While in lecture we usually referred to categories of \(y\) as groups, or classes, to keep consistent with R terminology we will also be referring to the categorical variable as a factor variable, and it’s classes/groups as levels.

Learning Outcomes

By the end of this lab students will be able to:

  • Fit a Logistic Regression model to binary classification data.
  • Apply a K-Nearest Neighbors (KNN) classifier.
  • Use Linear Discriminant Analysis (LDA) and Quadratic Discriminant Analysis (QDA) for classification.
  • Evaluate model performance using test error rate and confusion matrix.
  • Understand how to correctly interpret classification model outputs, including:
    • managing factor releveling (to ensure consistent interpretation of class labels) and
    • determining which class corresponds to \(Y = 1\) in binary models, especially for logistic regression.

Data

The body dataset contains 21 body dimension measurements as well as age, weight (in kg), height (in cm), and gender (binary) on 507 individuals. You can find this in the gclus library as body. As always, lets load our data set into our R session and make sure that it looks as we expect.1

library(gclus)
data(body)
body

As you will notice in the print out above, Gender is being treated as a numeric integer (as indicated by <int> under the column heading) rather than a factor. If ever you are unsure if you are unsure if your variable is being treated as an integer or a factor, you can check using class

class(body$Gender)
[1] "integer"

As in the linear regression setting where we had to use something like lm(y~ x1 + factor(x2)) to let R know that a predictor variable is a categorical, we need to convert the Gender to the factor class to ensure that these values are being treated as a categories (i.e. levels) rather than numbers. To accomplish this we could run:

body$Gender <- factor(body$Gender)

Alternatively if we want to convert the 1’s to male and 0 to female2 we could use something like:

body$Gender <- factor(body$Gender, levels = c(1,0), labels = c("male", "female"))

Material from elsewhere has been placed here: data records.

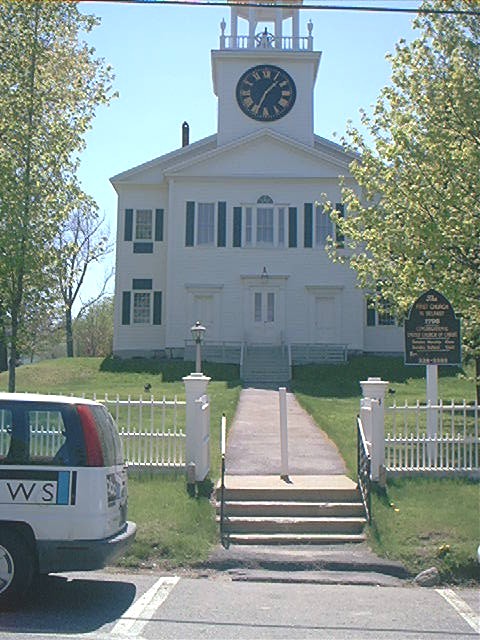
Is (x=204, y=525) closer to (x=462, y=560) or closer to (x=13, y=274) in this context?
(x=462, y=560)

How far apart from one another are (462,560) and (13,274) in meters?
10.2

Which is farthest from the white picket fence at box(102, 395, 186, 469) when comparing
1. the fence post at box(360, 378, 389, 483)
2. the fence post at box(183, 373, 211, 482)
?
the fence post at box(360, 378, 389, 483)

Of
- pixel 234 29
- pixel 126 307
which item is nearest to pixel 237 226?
pixel 126 307

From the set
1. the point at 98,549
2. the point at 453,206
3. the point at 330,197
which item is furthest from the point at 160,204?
the point at 98,549

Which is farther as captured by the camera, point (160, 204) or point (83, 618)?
point (160, 204)

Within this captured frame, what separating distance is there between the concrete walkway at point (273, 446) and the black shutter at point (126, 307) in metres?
13.7

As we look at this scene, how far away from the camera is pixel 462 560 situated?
9328 millimetres

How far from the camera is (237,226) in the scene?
3362cm

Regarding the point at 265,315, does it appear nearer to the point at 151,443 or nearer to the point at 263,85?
the point at 263,85

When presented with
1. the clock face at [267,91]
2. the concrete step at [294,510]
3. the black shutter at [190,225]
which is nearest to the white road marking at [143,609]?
the concrete step at [294,510]

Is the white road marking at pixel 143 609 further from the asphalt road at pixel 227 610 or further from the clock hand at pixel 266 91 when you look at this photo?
the clock hand at pixel 266 91

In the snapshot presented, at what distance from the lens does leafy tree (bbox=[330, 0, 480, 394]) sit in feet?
47.1

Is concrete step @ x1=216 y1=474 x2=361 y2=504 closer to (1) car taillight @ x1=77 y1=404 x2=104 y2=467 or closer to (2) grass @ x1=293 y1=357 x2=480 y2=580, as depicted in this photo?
(2) grass @ x1=293 y1=357 x2=480 y2=580

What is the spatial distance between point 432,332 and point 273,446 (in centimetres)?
398
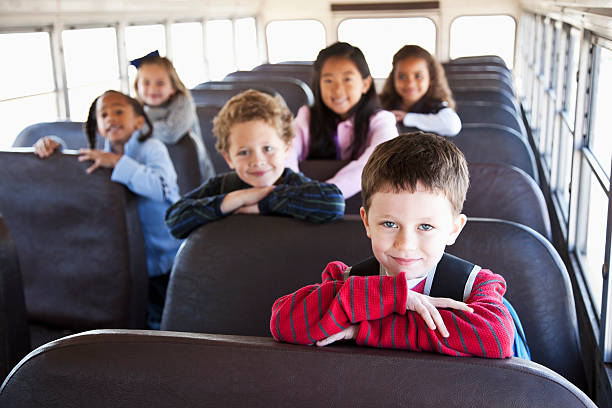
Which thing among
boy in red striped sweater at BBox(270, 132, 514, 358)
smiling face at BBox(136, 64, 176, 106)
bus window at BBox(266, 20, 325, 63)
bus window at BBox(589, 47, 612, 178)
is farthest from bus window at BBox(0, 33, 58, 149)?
bus window at BBox(266, 20, 325, 63)

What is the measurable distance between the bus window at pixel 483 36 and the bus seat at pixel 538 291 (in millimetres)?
8680

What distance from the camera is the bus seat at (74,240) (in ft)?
7.81

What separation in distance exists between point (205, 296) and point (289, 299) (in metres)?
0.66

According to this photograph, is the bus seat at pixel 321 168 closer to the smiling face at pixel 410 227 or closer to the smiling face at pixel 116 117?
the smiling face at pixel 116 117

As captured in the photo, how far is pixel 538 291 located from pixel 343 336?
697 mm

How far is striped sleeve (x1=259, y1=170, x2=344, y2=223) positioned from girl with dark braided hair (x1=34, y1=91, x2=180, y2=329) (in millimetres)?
676

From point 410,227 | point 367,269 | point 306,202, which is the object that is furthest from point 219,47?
point 410,227

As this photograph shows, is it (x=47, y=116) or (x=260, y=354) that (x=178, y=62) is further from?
(x=260, y=354)

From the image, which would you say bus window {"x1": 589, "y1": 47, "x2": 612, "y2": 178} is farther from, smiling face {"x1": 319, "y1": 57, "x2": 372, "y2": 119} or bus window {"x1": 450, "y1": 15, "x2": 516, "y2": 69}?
bus window {"x1": 450, "y1": 15, "x2": 516, "y2": 69}

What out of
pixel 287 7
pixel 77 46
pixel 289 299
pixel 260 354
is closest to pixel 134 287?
pixel 289 299

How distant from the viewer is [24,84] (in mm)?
3932

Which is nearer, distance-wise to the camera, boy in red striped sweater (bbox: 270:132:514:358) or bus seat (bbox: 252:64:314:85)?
boy in red striped sweater (bbox: 270:132:514:358)

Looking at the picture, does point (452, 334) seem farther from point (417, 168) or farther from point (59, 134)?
point (59, 134)

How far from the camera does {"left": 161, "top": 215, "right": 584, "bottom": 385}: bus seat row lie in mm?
1599
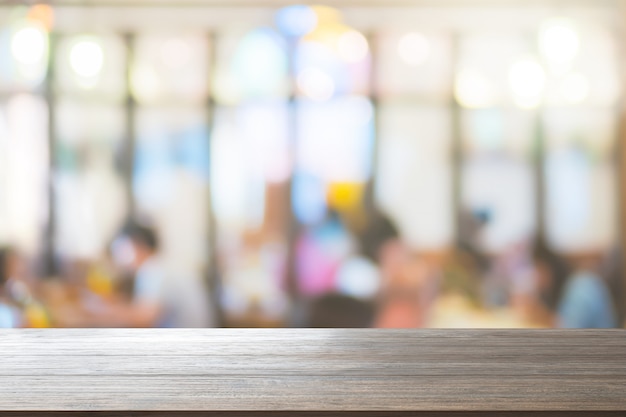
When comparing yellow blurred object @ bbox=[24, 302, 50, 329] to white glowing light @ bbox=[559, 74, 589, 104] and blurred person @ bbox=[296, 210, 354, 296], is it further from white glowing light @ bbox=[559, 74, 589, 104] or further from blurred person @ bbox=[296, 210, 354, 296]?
white glowing light @ bbox=[559, 74, 589, 104]

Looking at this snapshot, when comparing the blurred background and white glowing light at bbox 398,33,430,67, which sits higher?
white glowing light at bbox 398,33,430,67

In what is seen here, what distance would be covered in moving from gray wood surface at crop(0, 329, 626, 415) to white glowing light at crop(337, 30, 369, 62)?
5.15m

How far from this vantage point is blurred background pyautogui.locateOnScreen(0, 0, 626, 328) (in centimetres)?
513

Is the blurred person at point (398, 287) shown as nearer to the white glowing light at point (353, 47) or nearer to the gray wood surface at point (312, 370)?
the white glowing light at point (353, 47)

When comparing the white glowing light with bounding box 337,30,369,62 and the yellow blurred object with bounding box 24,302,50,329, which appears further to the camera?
the white glowing light with bounding box 337,30,369,62

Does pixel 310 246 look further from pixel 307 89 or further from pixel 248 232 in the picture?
pixel 307 89

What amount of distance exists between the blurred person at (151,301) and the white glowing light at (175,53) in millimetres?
1947

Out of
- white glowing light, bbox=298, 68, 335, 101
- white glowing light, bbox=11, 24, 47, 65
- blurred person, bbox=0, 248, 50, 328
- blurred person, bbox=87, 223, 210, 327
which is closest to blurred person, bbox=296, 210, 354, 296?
white glowing light, bbox=298, 68, 335, 101

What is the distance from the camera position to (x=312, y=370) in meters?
0.18

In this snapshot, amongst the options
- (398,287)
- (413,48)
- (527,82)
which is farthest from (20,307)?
(527,82)

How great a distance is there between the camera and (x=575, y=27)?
5211mm

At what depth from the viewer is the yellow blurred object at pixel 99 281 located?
14.3 ft

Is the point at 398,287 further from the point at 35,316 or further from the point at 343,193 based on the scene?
the point at 35,316

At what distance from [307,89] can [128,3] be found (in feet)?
4.87
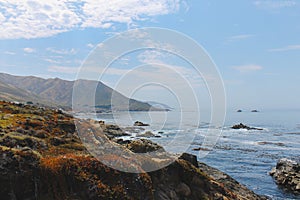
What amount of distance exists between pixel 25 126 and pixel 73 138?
3.09 meters

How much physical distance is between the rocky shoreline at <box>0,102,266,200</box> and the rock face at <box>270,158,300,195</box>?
1829 cm

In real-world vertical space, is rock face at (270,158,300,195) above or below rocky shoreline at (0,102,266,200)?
below

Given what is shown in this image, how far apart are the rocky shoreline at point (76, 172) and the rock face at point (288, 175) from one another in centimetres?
1829

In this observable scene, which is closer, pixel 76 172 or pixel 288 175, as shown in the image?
pixel 76 172

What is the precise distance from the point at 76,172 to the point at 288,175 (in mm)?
30481

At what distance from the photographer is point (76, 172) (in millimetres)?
12969

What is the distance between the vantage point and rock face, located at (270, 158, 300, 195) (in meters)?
32.2

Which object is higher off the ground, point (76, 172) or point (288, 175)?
point (76, 172)

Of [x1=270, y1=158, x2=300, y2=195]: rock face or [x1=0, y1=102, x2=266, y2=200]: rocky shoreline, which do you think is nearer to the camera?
[x1=0, y1=102, x2=266, y2=200]: rocky shoreline

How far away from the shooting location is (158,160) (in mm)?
16406

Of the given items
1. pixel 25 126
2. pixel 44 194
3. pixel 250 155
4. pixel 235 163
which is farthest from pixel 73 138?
pixel 250 155

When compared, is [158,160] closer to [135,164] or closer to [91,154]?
[135,164]

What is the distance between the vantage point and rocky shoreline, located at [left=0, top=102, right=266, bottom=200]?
12.1 metres

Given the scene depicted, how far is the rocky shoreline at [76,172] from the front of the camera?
475 inches
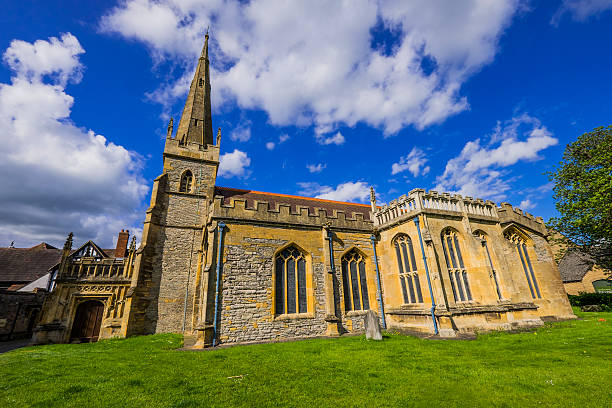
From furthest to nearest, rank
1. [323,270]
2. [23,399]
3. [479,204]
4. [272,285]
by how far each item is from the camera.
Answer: [479,204], [323,270], [272,285], [23,399]

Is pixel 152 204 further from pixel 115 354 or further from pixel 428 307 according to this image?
pixel 428 307

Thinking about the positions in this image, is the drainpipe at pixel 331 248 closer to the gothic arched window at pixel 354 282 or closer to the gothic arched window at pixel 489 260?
the gothic arched window at pixel 354 282

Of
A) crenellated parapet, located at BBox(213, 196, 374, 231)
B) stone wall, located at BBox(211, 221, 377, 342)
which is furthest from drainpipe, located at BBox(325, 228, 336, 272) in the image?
crenellated parapet, located at BBox(213, 196, 374, 231)

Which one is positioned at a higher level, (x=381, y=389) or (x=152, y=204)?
(x=152, y=204)

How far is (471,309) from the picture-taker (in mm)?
12352

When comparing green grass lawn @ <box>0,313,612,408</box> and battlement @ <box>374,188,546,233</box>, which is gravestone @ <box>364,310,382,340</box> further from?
battlement @ <box>374,188,546,233</box>

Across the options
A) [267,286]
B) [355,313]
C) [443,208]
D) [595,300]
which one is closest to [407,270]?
[355,313]

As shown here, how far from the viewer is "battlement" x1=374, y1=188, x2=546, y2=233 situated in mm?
14164

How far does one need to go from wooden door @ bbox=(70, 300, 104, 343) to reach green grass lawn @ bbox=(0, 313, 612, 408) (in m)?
8.69

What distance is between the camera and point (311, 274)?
46.5ft

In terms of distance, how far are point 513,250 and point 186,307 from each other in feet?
69.0

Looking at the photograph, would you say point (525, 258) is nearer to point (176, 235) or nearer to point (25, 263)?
point (176, 235)

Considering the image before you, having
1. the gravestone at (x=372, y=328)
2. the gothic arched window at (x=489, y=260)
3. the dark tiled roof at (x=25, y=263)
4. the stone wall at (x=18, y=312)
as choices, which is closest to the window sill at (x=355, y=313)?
the gravestone at (x=372, y=328)

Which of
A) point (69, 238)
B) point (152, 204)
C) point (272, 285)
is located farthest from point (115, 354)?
point (69, 238)
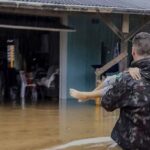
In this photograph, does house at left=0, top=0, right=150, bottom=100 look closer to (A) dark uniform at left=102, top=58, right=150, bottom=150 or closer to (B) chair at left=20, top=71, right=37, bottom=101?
(B) chair at left=20, top=71, right=37, bottom=101

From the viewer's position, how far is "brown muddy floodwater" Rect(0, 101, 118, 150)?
27.9ft

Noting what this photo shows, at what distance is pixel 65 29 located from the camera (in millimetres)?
15117

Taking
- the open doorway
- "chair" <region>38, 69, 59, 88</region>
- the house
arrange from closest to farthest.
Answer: the house → "chair" <region>38, 69, 59, 88</region> → the open doorway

Now we can see that Gender is being treated as a categorical variable (i.e. a factor variable in R).

class(body$Gender)
[1] "factor"

Training and Testing

Before fitting our model, let’s divide our data into training and testing. To make our results reproducible let’s also set a seed3.

set.seed(1696623282) #  as.integer(Sys.time()) 
n <- nrow(body)
ptest <- 0.4 # 40% testing (60% training)
ntest <- round(n*ptest)
rind  = sample(n)
test_ind = rind[1:ntest]
train_ind = rind[(ntest+1):n]

test_data = body[test_ind, ]
train_data = body[train_ind, ]

Logistic Regression

Model

Logistic regression is a type of regression analysis used when the dependent variable is categorical, typically binary (i.e., having two possible outcomes, such as “yes” or “no,” “success” or “failure”, 0 or 1). Unlike linear regression, which predicts continuous values, logistic regression predicts the probability of the outcome belonging to a particular category. For binary classification using logistic regression the outputted probability that the dependent variable \(Y\) is 1 (i.e., the “positive” class).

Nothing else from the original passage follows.